Theoretical and Practical Implications
- Theoretical: Context management should be a first-class action in the policy, not a separate module or passive log. The three components (folding, memory, self-description) are complementary and each addresses a distinct failure mode.

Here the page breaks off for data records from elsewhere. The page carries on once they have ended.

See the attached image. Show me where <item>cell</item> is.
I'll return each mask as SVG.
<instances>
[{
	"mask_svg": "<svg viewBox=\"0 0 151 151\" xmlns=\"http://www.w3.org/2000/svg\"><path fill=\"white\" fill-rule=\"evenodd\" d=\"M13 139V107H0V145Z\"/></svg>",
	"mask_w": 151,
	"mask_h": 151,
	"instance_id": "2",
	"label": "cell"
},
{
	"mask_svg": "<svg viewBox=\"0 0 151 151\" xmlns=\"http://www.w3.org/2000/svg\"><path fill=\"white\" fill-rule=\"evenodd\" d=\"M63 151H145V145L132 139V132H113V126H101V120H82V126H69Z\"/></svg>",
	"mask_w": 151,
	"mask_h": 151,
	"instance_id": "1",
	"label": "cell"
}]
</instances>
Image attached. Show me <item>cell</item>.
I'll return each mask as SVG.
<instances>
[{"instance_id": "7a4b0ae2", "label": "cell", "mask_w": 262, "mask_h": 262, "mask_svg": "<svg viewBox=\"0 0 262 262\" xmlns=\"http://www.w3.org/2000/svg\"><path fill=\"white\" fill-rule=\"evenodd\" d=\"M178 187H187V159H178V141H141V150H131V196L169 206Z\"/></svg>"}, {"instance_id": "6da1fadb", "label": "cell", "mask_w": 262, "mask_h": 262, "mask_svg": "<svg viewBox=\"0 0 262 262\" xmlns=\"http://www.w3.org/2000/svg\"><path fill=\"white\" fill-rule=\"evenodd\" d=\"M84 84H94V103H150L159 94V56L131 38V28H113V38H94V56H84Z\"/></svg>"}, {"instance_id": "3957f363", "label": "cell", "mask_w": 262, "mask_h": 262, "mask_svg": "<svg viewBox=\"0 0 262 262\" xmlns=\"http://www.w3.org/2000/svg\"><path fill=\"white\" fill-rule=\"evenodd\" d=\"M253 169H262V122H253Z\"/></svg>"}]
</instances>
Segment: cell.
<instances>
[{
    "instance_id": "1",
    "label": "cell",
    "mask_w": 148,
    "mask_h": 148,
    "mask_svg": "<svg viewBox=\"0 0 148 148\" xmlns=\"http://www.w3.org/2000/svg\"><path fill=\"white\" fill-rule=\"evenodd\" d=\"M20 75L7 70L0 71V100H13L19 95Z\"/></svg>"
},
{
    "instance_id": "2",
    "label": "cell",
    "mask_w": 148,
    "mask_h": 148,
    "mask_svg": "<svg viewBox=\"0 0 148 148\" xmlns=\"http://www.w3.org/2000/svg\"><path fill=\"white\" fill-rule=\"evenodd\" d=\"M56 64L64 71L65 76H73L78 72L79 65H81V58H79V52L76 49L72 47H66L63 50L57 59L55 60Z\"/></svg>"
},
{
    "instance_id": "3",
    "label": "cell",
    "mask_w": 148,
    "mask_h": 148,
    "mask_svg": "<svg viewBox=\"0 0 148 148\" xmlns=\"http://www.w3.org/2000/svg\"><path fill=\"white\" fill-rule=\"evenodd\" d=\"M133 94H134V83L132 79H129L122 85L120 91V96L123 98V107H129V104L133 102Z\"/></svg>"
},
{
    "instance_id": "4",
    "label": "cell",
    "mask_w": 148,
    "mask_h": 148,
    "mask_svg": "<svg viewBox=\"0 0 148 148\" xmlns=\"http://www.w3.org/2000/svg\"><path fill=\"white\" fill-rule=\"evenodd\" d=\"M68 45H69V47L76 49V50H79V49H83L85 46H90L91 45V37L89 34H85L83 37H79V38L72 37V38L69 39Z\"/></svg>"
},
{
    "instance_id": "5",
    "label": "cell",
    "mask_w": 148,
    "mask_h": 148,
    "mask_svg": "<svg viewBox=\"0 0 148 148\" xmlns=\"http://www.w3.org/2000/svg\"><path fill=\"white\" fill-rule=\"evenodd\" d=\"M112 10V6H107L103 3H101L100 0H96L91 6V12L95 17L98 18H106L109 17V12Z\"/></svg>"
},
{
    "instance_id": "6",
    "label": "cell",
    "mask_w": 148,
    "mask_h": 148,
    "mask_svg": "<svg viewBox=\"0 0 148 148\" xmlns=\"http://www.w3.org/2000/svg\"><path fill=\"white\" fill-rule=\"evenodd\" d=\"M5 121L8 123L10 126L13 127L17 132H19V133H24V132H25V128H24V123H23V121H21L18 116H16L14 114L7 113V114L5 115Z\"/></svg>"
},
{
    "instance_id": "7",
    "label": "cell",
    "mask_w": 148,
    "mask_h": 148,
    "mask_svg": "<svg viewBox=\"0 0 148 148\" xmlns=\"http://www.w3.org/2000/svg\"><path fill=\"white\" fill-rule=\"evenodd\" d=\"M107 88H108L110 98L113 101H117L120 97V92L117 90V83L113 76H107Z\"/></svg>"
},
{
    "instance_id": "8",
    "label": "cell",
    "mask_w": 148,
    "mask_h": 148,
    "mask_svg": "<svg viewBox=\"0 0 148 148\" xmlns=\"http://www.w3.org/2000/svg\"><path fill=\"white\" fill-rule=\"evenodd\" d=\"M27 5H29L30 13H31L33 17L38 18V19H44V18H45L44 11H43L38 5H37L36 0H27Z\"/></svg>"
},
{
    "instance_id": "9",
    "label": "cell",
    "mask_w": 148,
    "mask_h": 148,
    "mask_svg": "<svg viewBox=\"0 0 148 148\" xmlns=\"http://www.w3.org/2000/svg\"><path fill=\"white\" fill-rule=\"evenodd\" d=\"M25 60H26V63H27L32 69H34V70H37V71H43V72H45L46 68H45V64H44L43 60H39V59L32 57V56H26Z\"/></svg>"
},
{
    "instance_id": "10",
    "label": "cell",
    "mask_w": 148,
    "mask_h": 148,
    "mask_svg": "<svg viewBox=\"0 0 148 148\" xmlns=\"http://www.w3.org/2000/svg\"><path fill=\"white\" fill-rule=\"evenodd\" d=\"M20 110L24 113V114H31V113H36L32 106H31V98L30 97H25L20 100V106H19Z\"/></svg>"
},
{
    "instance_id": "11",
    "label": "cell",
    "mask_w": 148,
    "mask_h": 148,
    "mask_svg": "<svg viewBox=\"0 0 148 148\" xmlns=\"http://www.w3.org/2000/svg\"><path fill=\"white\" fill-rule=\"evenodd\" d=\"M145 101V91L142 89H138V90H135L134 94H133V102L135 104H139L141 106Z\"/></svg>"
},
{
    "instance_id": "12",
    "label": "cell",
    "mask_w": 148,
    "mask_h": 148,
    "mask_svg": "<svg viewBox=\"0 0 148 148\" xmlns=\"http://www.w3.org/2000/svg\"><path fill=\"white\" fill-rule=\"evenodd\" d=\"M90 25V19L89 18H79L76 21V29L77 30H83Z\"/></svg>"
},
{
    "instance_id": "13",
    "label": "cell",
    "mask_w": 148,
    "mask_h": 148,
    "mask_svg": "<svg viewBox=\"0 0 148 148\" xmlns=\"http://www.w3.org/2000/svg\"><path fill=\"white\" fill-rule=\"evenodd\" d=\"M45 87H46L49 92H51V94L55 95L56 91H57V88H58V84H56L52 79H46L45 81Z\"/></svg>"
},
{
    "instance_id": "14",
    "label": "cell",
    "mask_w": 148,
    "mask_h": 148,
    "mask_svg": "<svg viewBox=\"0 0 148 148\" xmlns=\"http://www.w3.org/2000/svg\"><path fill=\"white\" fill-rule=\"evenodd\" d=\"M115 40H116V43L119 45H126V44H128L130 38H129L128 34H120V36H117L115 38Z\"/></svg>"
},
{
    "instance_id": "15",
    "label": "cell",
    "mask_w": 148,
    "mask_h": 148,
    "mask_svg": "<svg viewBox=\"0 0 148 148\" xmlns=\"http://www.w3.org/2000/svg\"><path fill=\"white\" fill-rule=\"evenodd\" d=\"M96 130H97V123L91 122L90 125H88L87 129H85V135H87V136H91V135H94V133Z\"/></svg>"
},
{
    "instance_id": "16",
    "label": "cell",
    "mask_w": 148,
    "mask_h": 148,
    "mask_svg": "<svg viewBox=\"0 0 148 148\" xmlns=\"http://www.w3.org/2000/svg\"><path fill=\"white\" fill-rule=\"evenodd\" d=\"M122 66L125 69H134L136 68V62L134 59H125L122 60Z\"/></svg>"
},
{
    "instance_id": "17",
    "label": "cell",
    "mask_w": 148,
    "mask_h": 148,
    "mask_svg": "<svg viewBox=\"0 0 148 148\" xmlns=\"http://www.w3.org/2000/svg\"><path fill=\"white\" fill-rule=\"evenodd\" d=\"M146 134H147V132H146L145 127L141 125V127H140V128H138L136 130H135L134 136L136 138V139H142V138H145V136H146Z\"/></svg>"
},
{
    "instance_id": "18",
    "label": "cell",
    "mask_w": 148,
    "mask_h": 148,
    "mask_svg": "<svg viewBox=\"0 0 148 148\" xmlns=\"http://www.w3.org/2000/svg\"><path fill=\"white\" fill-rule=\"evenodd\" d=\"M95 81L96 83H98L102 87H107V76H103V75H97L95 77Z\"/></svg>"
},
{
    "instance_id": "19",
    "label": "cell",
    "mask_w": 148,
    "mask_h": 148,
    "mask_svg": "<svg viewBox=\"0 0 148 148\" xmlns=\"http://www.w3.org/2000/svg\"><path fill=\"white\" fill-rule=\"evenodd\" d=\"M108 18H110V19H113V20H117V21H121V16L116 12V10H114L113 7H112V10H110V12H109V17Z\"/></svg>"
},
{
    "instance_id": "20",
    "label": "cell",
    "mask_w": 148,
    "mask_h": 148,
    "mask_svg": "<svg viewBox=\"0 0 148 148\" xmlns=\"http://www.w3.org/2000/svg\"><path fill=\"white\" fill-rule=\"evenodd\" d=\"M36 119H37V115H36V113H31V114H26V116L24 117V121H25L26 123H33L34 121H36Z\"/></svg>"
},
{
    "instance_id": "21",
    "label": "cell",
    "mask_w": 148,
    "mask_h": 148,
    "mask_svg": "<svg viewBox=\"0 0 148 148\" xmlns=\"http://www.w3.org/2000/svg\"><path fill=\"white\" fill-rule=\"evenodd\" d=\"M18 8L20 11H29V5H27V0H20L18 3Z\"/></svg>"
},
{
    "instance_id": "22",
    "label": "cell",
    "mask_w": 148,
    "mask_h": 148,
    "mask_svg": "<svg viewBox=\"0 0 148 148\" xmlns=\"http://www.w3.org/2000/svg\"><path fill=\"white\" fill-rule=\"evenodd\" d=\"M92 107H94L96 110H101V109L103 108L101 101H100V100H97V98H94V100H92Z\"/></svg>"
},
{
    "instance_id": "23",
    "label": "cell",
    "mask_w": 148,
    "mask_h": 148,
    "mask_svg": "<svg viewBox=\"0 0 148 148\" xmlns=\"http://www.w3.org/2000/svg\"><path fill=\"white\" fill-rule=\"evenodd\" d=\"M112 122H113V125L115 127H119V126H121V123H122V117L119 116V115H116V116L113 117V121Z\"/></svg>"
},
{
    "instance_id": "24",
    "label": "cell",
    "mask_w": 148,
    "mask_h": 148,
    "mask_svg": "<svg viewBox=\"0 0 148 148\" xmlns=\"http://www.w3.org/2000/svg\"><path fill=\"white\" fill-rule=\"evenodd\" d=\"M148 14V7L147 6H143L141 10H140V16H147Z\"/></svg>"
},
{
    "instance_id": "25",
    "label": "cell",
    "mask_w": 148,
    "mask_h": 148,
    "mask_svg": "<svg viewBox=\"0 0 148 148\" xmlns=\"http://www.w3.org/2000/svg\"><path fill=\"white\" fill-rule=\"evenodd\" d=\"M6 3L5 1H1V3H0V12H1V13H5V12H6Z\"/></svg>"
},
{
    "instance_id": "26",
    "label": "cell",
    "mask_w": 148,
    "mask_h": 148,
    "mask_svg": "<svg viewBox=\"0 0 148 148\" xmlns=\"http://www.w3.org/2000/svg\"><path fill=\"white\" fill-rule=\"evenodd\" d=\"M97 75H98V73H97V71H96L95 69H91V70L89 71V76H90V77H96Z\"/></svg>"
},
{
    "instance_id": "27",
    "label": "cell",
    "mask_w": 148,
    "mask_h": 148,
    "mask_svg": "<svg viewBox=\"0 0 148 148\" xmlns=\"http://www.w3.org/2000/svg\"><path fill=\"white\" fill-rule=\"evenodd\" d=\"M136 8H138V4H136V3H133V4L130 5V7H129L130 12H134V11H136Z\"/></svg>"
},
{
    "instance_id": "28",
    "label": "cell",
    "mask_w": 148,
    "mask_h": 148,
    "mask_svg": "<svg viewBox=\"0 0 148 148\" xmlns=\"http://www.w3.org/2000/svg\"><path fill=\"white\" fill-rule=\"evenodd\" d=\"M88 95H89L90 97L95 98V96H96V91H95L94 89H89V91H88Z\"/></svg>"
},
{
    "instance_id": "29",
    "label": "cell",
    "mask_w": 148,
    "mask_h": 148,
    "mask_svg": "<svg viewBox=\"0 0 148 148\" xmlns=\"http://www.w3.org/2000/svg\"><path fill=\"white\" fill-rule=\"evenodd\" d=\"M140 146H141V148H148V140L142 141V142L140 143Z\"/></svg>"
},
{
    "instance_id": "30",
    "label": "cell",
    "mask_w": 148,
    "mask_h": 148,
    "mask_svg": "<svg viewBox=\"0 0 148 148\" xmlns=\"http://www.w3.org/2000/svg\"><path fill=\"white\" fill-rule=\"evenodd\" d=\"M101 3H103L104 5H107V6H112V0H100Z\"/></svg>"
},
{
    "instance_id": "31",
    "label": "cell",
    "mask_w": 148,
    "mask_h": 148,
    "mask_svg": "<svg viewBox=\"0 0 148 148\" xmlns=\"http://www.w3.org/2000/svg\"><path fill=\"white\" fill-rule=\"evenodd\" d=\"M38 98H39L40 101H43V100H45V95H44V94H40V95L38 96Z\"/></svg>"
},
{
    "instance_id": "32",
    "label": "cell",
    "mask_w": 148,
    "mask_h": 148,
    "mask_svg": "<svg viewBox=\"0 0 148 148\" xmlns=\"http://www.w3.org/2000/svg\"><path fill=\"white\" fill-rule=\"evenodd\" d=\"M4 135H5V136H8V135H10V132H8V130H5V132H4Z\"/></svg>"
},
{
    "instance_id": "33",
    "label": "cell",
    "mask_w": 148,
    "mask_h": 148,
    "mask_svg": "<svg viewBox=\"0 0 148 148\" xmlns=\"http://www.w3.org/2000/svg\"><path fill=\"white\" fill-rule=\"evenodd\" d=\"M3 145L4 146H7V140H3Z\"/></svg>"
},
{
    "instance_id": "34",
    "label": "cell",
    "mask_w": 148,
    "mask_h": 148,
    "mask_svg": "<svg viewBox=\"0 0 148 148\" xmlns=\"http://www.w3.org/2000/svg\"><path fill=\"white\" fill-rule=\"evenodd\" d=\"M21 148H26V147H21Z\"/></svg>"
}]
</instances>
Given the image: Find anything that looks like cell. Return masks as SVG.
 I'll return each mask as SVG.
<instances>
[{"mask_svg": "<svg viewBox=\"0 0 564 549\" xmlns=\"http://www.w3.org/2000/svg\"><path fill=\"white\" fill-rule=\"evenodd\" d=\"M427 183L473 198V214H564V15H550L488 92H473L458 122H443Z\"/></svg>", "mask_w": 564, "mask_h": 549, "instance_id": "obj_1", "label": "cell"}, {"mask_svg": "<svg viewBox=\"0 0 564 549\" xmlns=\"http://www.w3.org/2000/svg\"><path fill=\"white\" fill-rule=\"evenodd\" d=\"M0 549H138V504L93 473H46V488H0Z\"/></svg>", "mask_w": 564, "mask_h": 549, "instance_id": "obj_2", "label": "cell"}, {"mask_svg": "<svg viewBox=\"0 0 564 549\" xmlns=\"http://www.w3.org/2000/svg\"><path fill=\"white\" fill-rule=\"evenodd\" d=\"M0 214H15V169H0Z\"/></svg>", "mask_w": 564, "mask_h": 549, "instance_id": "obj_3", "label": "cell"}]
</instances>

- Practical: ConAct can be applied zero-shot to large models (benefits only emerge at 235B-Thinking scale) or learned via SFT at 8B scale. The learned skills transfer out-of-distribution (MobileWorld). The approach reduces context-induced hallucinations but does not solve knowledge or intent errors, indicating where further progress is needed.
- Dataset: MemGUI-3K provides long-horizon (avg. 28.8 steps) supervised trajectories with full context-management annotations, enabling training and offline analysis of proactive context decisions.
Conclusion
MemGUI-Agent is an end-to-end long-horizon mobile GUI agent that manages context inside the action policy through ConAct, unifying history folding, UI memory actions, and self-describing step outputs. Zero-shot ConAct with Qwen3-VL-235B-Thinking sets a new SOTA on MemGUI-Bench (62.5% Pass@3). The MemGUI-3K dataset enables MemGUI-8B-SFT to achieve the best open-data 8B performance and generalize to MobileWorld. The three ConAct components are complementary: folding controls context growth, memory preserves exact facts, and self-description grounds both.
Limitations: Experiments focus on Android-style mobile GUI environments; extending to iOS, desktop, and web interfaces is future work.